Should Landlords be worried about these new rental regulations?
Everyone should be doing their bit to help reduce the UK’s carbon footprint on the globe – yet the question is, is that burden being put too much on the shoulders of landlords with rising potential bills in the next four years?
The background – the UK has obligated itself to a legally binding target to be carbon neutral by 2050. One of the biggest producers of greenhouse gasses is residential homes.
To hit that carbon-neutral target (as one-fifth of the UK’s carbon output comes from residential property), every UK home will need to achieve a minimum grade of ‘C’ on their Energy Performance Certificate (EPC) by 2035. Each EPC has a rating between ‘A’ and ‘G’ – ‘A’ being the best energy rating and ‘G’ the worst – like an energy rating on a fridge or washing machine.
All UK rental properties have required an EPC. Yet, from April 2020, the Minimum Energy Efficiency Standards (MEES) regulations have required all private rental properties (including rental renewals) to have a minimum EPC rating of ‘E’ or above.
Yet new legislation being discussed by the Government’s Climate Change Committee has suggested that landlords should play their part and increase the energy efficiency of their privately rented homes. Sounds fair until you dive into the details.
The Government is muting the idea that all new tenancies (i.e. when a new tenant moves in) in private rented properties should be at an EPC rating of ‘C’ or above by 2025 (and all existing tenancies by 2028). The issue is …
The problem is some landlords will find it very expensive, neigh impossible, to improve the energy efficiency of their rented properties, especially those landlords who hold older housing stock such as terraced properties built in the 1800s. These Victorian terraced houses never perform well on EPC ratings as they have solid walls.
Now, of course, you can improve the EPC rating of a terraced house by improving roof insulation, boiler replacement, solar heating, and high-grade uPVC windows. Yet, with some terraced houses, there will come the point where you will be unable to get to the haloed ‘C’ rating without installing external or internal wall insulation, sometimes even floor insulation.

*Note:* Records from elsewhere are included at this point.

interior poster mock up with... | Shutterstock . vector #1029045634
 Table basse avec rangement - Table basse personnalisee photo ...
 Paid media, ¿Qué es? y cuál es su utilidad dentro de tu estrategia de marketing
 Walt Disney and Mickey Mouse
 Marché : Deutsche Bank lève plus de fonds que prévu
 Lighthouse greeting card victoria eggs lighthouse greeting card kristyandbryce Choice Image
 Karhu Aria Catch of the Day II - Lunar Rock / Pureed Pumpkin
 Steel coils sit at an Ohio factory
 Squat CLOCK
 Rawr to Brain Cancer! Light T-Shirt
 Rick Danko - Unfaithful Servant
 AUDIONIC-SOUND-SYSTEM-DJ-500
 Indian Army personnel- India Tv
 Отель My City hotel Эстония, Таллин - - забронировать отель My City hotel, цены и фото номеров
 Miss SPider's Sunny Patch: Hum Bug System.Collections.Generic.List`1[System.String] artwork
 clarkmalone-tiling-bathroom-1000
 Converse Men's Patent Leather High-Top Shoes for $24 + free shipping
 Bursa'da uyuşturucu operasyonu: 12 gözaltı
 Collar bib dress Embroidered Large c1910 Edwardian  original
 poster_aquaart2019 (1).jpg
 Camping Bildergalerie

With wall insulation costing between £5k and £15k and floor insulation around £5k …
But before we talk about what the options are for landlords, here’s the weird part of EPC’s. An EPC rating is calculated on the cost of running a property and not the carbon output or energy efficiency, despite its name.
Our advice to landlords – although it’s correct to create a future strategy, all I can say at this point is ‘more haste less speed’. These rule changes are only a discussion paper, and it remains open for consultation by any member of the British public until 30th December 2021. That means the Government’s strategies and tactics may change.
Given that 57% of private rented properties are below a ‘C’ EPC grade, it is hard to believe the Government could achieve this without making big cash grants available.
For example, there is presently a cap of £3,500 for energy improvements that landlords have to spend to get it to the existing EPC ‘E’ target grade on private rented homes (i.e. if you have a privately rented home at an ‘F’ or ‘G’ EPC rating, you only need to spend a maximum of £3,500 as a landlord on improving your EPC rating and still being legal even if those £3,500 don’t get you to the current ‘E’ rating minimum). So, if the current rules allow an exemption to the EPC renting rules, if a landlord can’t improve their property enough, conceivably, could this be extended?
So, what are landlord’s options?
One thing you could do is put your head in the sand and hope it all goes away!
Another thing some savvy landlords is sit down and plan a strategy for their rental portfolio with their agent. Printing off all the EPC’s of their rental portfolio, looking at the recommendations, then discuss a plan to ensure they are covered whatever the Government decides to make the new EPC rules. Like all things in life, plan for the worse and hope for the best.